Charmain Welsh

Personal information
- Nationality: British (English)
- Born: 17 May 1937 (age 89) Easington, Durham, England

Sport
- Sport: Diving
- Event: Springboard
- Club: Durham City

Medal record
Women's diving
Representing Great Britain
European Championships
| Silver medal – second place | 1958 Budapest | 3 m springboard |
Representing England
British Empire & Commonwealth Games
| Gold medal – first place | 1958 Cardiff | 3 m springboard |
| Gold medal – first place | 1958 Cardiff | 10 m platform |

= Charmain Welsh =

British diver

Charmain Isobel Welsh (born 17 May 1937) is a British former diver who competed at the 1952 Summer Olympics and 1956 Summer Olympics.

== Biography ==
Welsh trained in the Dawdon pit pond, near Seaham Harbour, which was an open air swimming pool. She attended Durham High School and at the age of 13 was the Durham and Northumberland swimming champion. At the 1952 Olympic Games in Helsinki, Welsh participated in the springboard event.

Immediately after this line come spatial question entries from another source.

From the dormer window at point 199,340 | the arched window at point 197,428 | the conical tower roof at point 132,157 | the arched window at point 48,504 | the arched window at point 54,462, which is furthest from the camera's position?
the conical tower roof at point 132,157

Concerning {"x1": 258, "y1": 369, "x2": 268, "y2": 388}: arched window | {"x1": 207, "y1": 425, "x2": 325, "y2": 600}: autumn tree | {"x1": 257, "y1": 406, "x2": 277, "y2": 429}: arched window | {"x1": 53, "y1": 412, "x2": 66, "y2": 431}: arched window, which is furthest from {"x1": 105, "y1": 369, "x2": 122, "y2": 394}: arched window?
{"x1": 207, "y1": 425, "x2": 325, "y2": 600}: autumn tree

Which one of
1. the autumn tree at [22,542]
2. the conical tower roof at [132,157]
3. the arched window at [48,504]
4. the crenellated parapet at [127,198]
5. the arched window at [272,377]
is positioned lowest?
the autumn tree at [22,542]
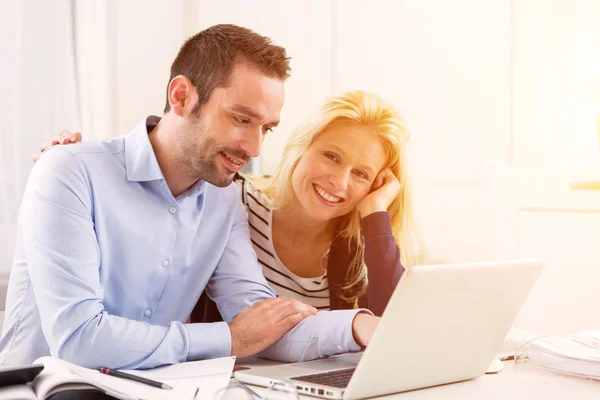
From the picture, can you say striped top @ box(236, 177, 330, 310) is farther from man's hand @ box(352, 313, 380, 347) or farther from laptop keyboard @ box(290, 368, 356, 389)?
laptop keyboard @ box(290, 368, 356, 389)

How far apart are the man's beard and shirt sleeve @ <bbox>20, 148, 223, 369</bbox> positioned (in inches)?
9.7

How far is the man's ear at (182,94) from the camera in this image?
1605 mm

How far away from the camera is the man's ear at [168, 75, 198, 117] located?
5.27ft

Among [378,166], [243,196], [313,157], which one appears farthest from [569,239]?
[243,196]

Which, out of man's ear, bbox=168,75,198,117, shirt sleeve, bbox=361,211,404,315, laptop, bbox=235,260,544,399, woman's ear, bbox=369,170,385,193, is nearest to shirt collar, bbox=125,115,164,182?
man's ear, bbox=168,75,198,117

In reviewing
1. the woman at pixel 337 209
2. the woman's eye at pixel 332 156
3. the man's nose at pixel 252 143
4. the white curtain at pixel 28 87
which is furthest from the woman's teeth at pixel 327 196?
the white curtain at pixel 28 87

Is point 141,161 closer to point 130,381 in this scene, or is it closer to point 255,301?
point 255,301

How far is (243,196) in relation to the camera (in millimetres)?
1997

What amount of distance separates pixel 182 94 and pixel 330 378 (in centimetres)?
79

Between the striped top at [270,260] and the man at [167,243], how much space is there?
10.3 inches

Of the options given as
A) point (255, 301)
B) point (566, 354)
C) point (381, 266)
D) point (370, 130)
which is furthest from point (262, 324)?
point (370, 130)

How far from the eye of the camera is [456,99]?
9.76 ft

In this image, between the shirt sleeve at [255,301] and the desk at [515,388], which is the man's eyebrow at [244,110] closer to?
the shirt sleeve at [255,301]

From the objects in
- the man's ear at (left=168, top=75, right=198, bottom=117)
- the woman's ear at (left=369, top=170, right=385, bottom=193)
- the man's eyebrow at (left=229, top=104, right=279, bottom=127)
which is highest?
the man's ear at (left=168, top=75, right=198, bottom=117)
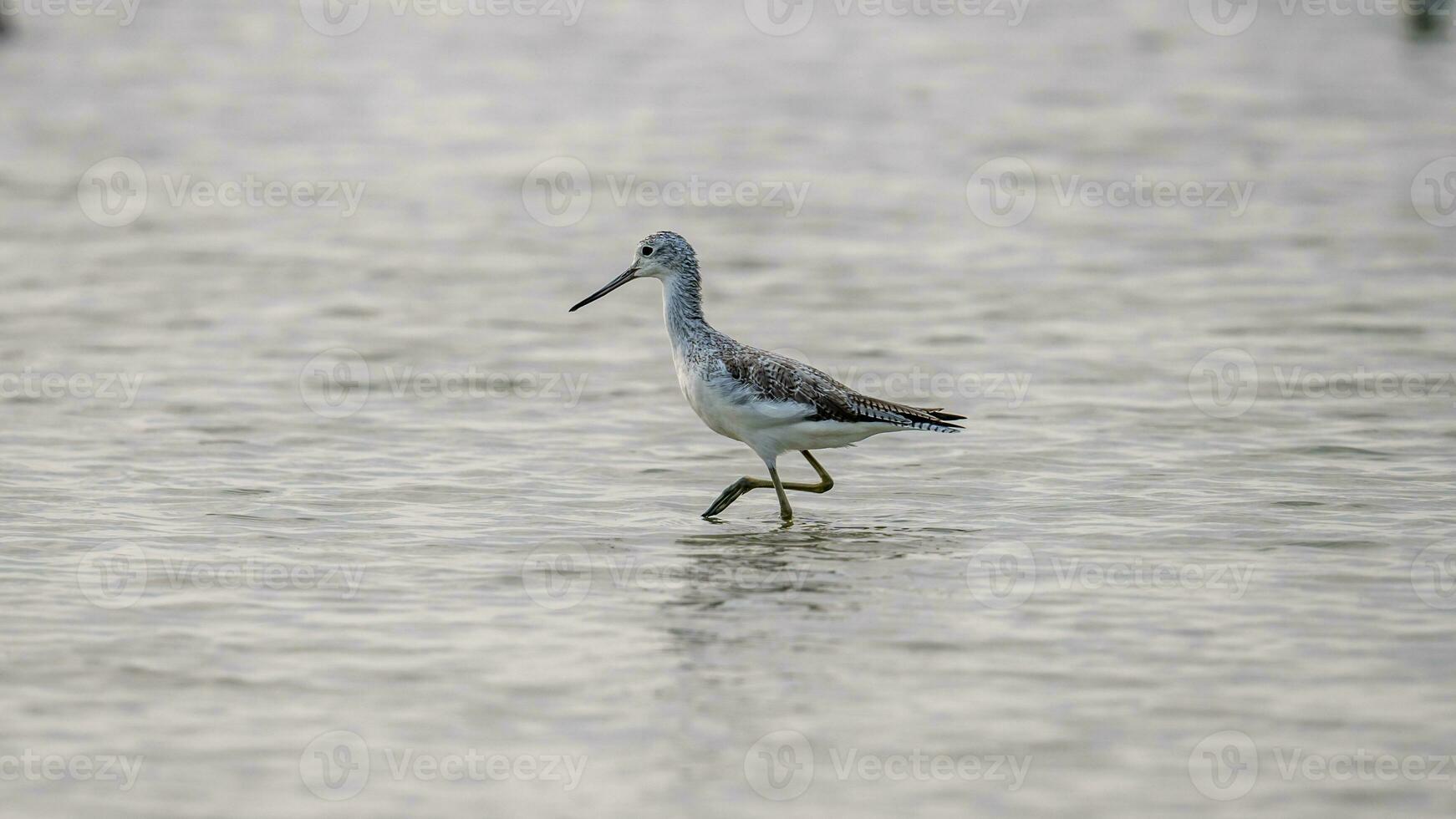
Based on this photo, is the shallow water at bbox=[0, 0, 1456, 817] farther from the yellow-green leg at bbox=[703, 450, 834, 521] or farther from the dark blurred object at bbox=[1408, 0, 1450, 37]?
the dark blurred object at bbox=[1408, 0, 1450, 37]

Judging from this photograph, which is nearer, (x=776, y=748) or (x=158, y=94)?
(x=776, y=748)

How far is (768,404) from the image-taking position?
11.9 metres

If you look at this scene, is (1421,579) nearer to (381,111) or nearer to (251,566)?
(251,566)

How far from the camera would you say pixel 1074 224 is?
73.0 feet

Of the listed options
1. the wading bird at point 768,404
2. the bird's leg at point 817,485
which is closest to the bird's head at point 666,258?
the wading bird at point 768,404

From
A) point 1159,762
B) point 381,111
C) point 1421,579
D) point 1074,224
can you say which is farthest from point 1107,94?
point 1159,762

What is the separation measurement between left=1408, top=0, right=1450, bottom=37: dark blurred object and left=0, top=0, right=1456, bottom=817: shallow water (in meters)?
3.29

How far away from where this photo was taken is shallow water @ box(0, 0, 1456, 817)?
323 inches

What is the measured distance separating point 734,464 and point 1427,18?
76.7 ft

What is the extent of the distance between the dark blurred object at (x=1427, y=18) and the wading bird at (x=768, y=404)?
23796 mm

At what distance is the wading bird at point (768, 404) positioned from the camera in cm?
1192

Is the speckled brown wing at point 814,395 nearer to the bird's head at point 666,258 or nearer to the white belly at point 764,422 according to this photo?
the white belly at point 764,422

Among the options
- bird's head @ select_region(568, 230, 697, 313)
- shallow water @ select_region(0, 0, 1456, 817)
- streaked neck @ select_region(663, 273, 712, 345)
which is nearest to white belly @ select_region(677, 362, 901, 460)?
streaked neck @ select_region(663, 273, 712, 345)

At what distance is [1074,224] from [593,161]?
7205 millimetres
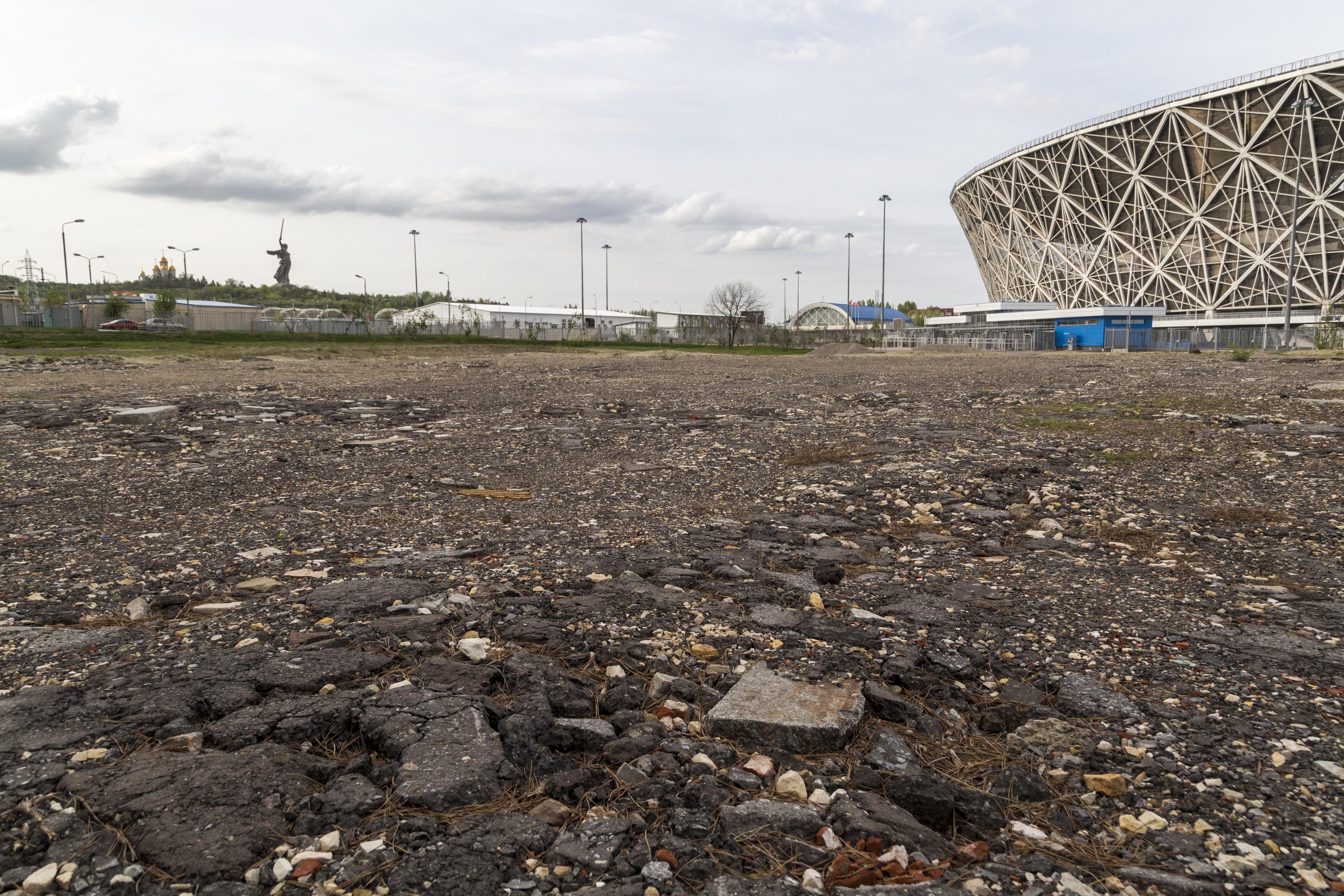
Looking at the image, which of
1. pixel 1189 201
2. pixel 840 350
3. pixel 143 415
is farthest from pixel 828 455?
pixel 1189 201

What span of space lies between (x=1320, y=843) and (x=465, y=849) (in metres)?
2.43

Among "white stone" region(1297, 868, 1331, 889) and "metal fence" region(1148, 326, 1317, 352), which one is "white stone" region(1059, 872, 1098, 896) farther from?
"metal fence" region(1148, 326, 1317, 352)

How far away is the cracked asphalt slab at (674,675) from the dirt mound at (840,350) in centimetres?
3760

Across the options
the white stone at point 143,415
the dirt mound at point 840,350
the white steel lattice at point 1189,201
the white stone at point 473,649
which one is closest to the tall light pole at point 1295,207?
the white steel lattice at point 1189,201

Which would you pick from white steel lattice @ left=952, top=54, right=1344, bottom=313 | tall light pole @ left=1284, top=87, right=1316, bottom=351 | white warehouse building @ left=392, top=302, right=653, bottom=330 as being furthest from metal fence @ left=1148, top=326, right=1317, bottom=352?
white warehouse building @ left=392, top=302, right=653, bottom=330

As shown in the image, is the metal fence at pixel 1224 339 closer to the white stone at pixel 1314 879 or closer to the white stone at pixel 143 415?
the white stone at pixel 143 415

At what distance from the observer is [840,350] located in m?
50.8

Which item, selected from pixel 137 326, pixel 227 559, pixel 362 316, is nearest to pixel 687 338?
pixel 362 316

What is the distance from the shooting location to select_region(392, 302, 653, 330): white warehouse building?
7262 cm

She represented the English team at the 1954 British Empire and Commonwealth Games held in Vancouver, Canada and won double gold in the 3 metres springboard and the 10 metres platform events at the 1958 British Empire and Commonwealth Games in Cardiff.

Welsh also dived at the 1956 Olympic Games in Melbourne but retired before the 1960 Olympics citing too much "politics" within the sport. She later coached in Durham and in 2013 received a British Swimming lifetime achievement award for Outstanding Contribution.